[Try it]
Word for word, transcribe the data below from the line with "100%; padding-top: 25%;" to the line with "auto; padding: 0.5em", keeping both of those lines.

[Data records]

******************************

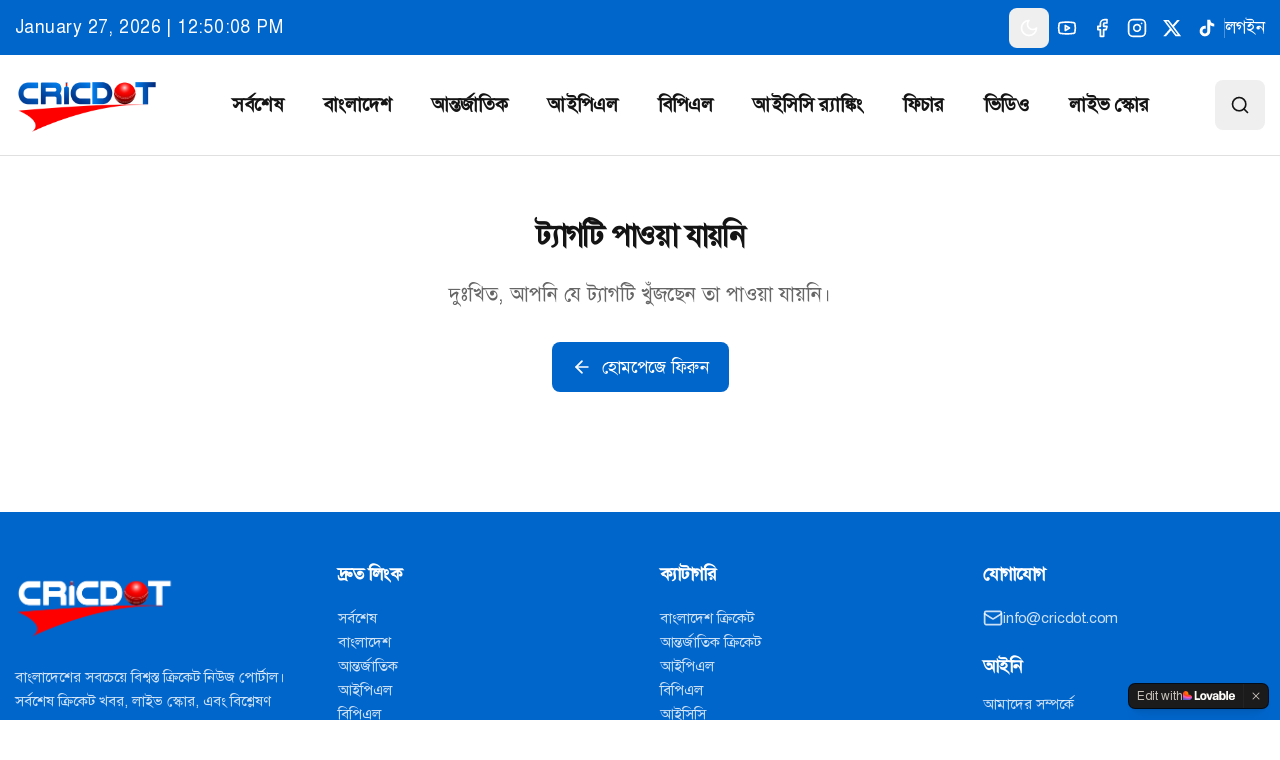

--- FILE ---
content_type: text/html; charset=utf-8
request_url: https://www.google.com/recaptcha/api2/aframe
body_size: 268
content:
<!DOCTYPE HTML><html><head><meta http-equiv="content-type" content="text/html; charset=UTF-8"></head><body><script nonce="mI0fEqE1hxLzZbFB8xnxEg">/** Anti-fraud and anti-abuse applications only. See google.com/recaptcha */ try{var clients={'sodar':'https://pagead2.googlesyndication.com/pagead/sodar?'};window.addEventListener("message",function(a){try{if(a.source===window.parent){var b=JSON.parse(a.data);var c=clients[b['id']];if(c){var d=document.createElement('img');d.src=c+b['params']+'&rc='+(localStorage.getItem("rc::a")?sessionStorage.getItem("rc::b"):"");window.document.body.appendChild(d);sessionStorage.setItem("rc::e",parseInt(sessionStorage.getItem("rc::e")||0)+1);localStorage.setItem("rc::h",'1769518207447');}}}catch(b){}});window.parent.postMessage("_grecaptcha_ready", "*");}catch(b){}</script></body></html>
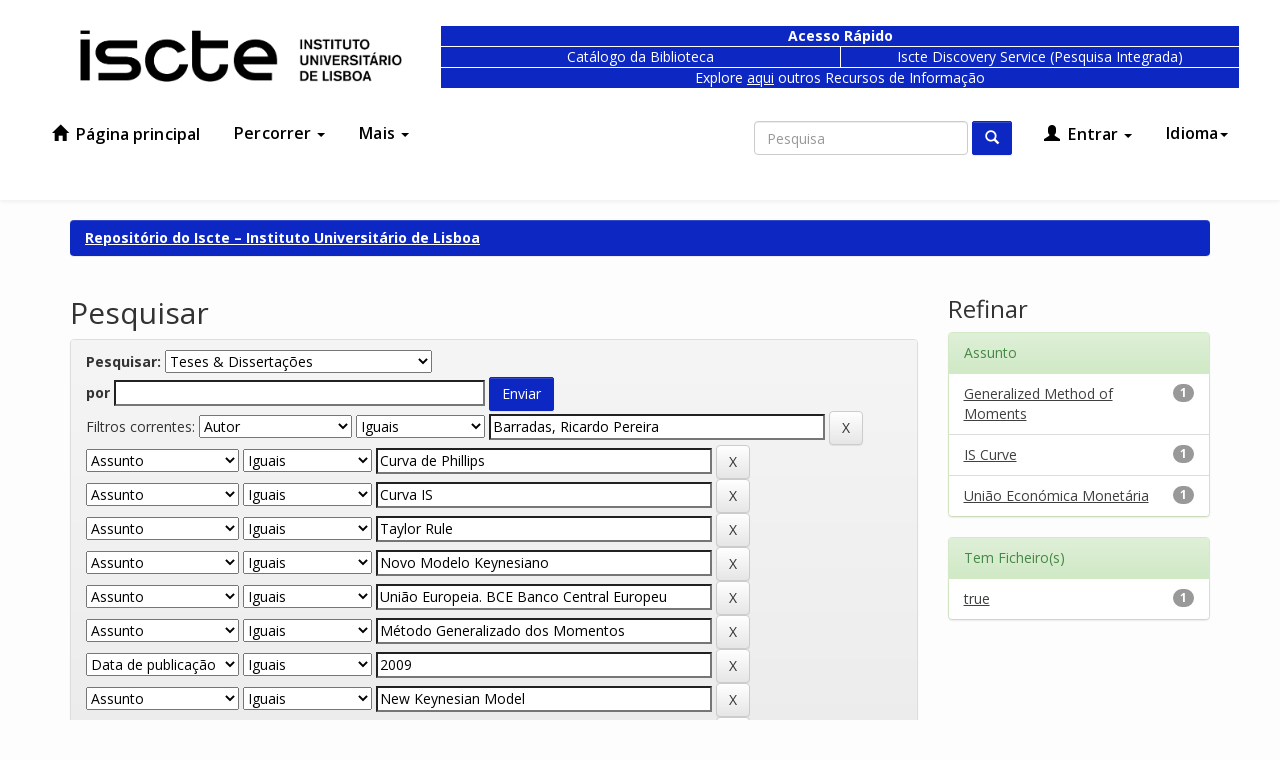

--- FILE ---
content_type: text/css
request_url: https://repositorio.iscte-iul.pt/cookies/cookiecuttr.css
body_size: 720
content:
/* To be used with cookieCuttr by Chris Wharton (http://cookiecuttr.com) */

.cc-cookies { position:fixed; width: 100%; left: 0; top: 0; padding: 0.5em 5%; background: #565656; background: rgba(86,86,86,0.95); color: #fff; font-size: 13px; font-weight: 700; text-shadow: 0 -1px 0 rgba(0,0,0,0.35); z-index: 99999; text-align: center; color: #fff; }
.cc-cookies a, .cc-cookies a:hover { color: #fff; text-decoration: underline; }
.cc-cookies a:hover { text-decoration: none; }
.cc-overlay { height: 100%; padding-top: 25%; }
.cc-cookies-error { float: left; width: 90%; text-align: center; margin: 1em 0 2em 0; background: #fff; padding: 2em 5%; border: 1px solid #ccc; font-size: 18px; color: #333; }
.cc-cookies a.cc-cookie-accept, .cc-cookies-error a.cc-cookie-accept, .cc-cookies a.cc-cookie-decline, .cc-cookies-error a.cc-cookie-decline, .cc-cookies a.cc-cookie-reset { display: inline-block; width: 120px; margin-left: 10px; color: #fff; text-decoration: none; background: #7DAF3B; padding: 0.5em 0.75em; border-radius: 3px; box-shadow: 0 0 2px rgba(0,0,0,0.25); text-shadow: 0 -1px 0 rgba(0,0,0,0.35); -o-transition: background 0.5s ease-in; -webkit-transition: background 0.25s ease-in; -moz-transition: background 0.25s ease-in; }
.cc-cookies a.cc-cookie-decline, .cc-cookies-error a.cc-cookie-decline { background: #af3b3b; margin-left: 0.5em; }
.cc-cookies a.cc-cookie-reset { background: #f15b00; }
.cc-cookies a:hover.cc-cookie-accept, .cc-cookies-error a:hover.cc-cookie-accept, .cc-cookies a:hover.cc-cookie-decline, .cc-cookies-error a:hover.cc-cookie-decline, .cc-cookies a:hover.cc-cookie-reset  { background: #000; -o-transition: background 0.5s ease-in; -webkit-transition: background 0.25s ease-in; -moz-transition: background 0.25s ease-in; }
.cc-cookies-error a.cc-cookie-accept, .cc-cookies-error a.cc-cookie-decline { display: block; margin-top: 1em; }
.cc-cookies.cc-discreet { width: auto; padding: 0.5em 1em; left: auto; top: auto; }
.cc-cookies.cc-discreet a.cc-cookie-reset { background: none; text-shadow: none; padding: 0; text-decoration: underline; }
.cc-cookies.cc-discreet a:hover.cc-cookie-reset { text-decoration: none; }

@media screen and (max-width: 768px) {
.cc-cookies a.cc-cookie-accept, .cc-cookies a.cc-cookie-decline, .cc-cookies a.cc-cookie-reset { display: block; margin: 1em 0; margin: 10px auto; }
}

@media screen and (max-width: 480px) {
.cc-cookies { position: relative; float: left; }
}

******************************

[Written response]
.cc-overlay { height: 100%; padding-top: 25%; }
.cc-cookies-error { float: left; width: 90%; text-align: center; margin: 1em 0 2em 0; background: #fff; padding: 2em 5%; border: 1px solid #ccc; font-size: 18px; color: #333; }
.cc-cookies a.cc-cookie-accept, .cc-cookies-error a.cc-cookie-accept, .cc-cookies a.cc-cookie-decline, .cc-cookies-error a.cc-cookie-decline, .cc-cookies a.cc-cookie-reset { display: inline-block; width: 120px; margin-left: 10px; color: #fff; text-decoration: none; background: #7DAF3B; padding: 0.5em 0.75em; border-radius: 3px; box-shadow: 0 0 2px rgba(0,0,0,0.25); text-shadow: 0 -1px 0 rgba(0,0,0,0.35); -o-transition: background 0.5s ease-in; -webkit-transition: background 0.25s ease-in; -moz-transition: background 0.25s ease-in; }
.cc-cookies a.cc-cookie-decline, .cc-cookies-error a.cc-cookie-decline { background: #af3b3b; margin-left: 0.5em; }
.cc-cookies a.cc-cookie-reset { background: #f15b00; }
.cc-cookies a:hover.cc-cookie-accept, .cc-cookies-error a:hover.cc-cookie-accept, .cc-cookies a:hover.cc-cookie-decline, .cc-cookies-error a:hover.cc-cookie-decline, .cc-cookies a:hover.cc-cookie-reset  { background: #000; -o-transition: background 0.5s ease-in; -webkit-transition: background 0.25s ease-in; -moz-transition: background 0.25s ease-in; }
.cc-cookies-error a.cc-cookie-accept, .cc-cookies-error a.cc-cookie-decline { display: block; margin-top: 1em; }
.cc-cookies.cc-discreet { width: auto; padding: 0.5em 1em; left: auto; top: auto; }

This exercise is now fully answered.